Some of the nation’s richest and best-known plaintiff firms joined the rush for PPP funds, including Motley Rice, the South Carolina law firm whose partners are still collecting millions of dollars a year in fees under the $260 billion tobacco settlement in 1997. Motley Rice borrowed $5-10 million, according to government records. Denver-based Andrus Wagstaff borrowed as much as $1 million despite having recently negotiated a $10 billion settlement of Roundup claims that will likely give it a significant share of $3 billion in fees.
Not every plaintiff firm availed itself of PPP loans, which were designed to cover payroll expenses while a business was forced to shut down or scale back operations due to Covid-19. Robbins Geller, one of the nation’s leading securities class action firms as well as a member of the plaintiffs’ executive committee in opioid multidistrict litigation, took a pass.
Name Partner Paul Geller criticized peers who told the government they needed the forgivable loans to pay employees. Under the PPP rules, money paid to employees, for rent or other specified expenses is covered by taxpayers.
“I wonder if they can point to any payday that has been delayed as a result of COVID rather than normal litigation delays we see all the time,” Geller told Legal Newsline.
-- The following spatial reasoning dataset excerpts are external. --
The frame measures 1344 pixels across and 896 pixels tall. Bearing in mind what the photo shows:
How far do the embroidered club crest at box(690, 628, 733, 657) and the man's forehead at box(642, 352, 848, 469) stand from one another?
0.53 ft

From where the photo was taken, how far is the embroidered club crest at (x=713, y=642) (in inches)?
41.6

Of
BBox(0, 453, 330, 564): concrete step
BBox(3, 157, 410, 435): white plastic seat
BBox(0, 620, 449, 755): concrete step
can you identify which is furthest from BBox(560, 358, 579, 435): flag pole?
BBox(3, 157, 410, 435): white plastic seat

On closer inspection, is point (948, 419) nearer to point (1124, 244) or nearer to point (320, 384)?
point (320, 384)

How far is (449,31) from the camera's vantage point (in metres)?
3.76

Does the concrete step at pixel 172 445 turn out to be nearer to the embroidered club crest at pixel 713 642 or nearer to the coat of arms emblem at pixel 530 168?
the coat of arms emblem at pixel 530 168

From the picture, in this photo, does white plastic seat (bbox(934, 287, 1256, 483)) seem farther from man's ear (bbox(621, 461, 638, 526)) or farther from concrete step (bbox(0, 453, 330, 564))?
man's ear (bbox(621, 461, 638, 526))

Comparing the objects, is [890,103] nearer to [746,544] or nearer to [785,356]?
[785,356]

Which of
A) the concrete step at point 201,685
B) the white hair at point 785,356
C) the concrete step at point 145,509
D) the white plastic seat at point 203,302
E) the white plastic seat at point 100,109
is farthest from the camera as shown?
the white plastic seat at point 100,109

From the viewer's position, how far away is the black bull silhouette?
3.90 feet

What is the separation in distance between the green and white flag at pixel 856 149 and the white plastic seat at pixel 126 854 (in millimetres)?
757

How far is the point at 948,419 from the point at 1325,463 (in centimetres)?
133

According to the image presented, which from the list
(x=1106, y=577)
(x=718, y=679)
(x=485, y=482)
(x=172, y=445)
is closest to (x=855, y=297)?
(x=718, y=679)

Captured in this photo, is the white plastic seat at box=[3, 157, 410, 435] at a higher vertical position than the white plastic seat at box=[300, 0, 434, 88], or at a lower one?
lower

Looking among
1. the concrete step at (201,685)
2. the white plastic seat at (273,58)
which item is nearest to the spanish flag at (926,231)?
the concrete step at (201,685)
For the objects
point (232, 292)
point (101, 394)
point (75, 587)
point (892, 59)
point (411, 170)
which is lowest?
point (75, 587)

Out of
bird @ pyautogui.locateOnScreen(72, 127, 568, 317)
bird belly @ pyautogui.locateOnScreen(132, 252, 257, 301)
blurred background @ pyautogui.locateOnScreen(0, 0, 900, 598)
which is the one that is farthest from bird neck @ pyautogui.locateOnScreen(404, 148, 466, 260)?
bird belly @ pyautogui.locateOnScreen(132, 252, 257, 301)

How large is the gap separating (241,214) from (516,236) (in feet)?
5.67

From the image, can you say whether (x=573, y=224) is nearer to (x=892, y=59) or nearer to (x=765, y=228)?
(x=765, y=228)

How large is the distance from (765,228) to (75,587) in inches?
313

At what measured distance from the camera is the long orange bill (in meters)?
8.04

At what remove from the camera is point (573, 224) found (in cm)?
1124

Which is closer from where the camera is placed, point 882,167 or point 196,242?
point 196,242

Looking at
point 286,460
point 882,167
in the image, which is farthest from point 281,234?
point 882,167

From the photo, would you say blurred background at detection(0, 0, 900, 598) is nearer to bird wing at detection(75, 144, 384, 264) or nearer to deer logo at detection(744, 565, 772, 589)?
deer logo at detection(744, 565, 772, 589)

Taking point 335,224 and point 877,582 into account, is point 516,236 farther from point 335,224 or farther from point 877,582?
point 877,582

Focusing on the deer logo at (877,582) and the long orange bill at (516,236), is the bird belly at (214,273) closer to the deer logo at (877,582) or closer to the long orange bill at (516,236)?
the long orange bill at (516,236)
Instead of billing clients by the hour, most large plaintiff firms use advertising and other marketing to recruit clients, especially for mass torts like lawsuits based upon the disputed scientific allegation that Roundup causes cancer. (The U.S. Environmental Protection Agency explicitly rejects that claim and has prohibited Bayer AG’s Monsanto unit from placing a cancer warning on the label.)
Plaintiff firms finance themselves from retained earnings or by borrowing from hedge funds and other sources of third-party finance, sometimes under agreements that pay the lender a percentage of firm fees. When competing for a leadership role in class actions or multidistrict litigation, these firms often boast about their ability to handle the demands of expensive and risky litigation.
“I’m not sure how a firm can reconcile claiming to have the necessary wherewithal to finance complex, expensive cases when they certify to the government that (they) can’t make payroll without taxpayer assistance,” he said.
Most of Robbins Geller's peers on the opioid executive committee took PPP loans, including Lieff Cabraser, also a participant in the tobacco settlement that will pay law firms some $14 billion in fees over time. Lieff Cabraser, which borrowed $2-5 million to protect a reported 215 jobs, didn’t respond to a request for comment.
Other prominent plaintiff law firms that the government reported as borrowers included Weitz & Luxenberg, $5-10 million; Morgan & Morgan, as much as $27 million; Cohen Milstein, $2-5 million; The Cochran Law Firm, $150,000-$350,000; Watts Guerra, $1-2 million; Bailey Glasser, $2-5 million; Labaton Sucharow, $2-5 million; and McKool Smith, $5-10 million.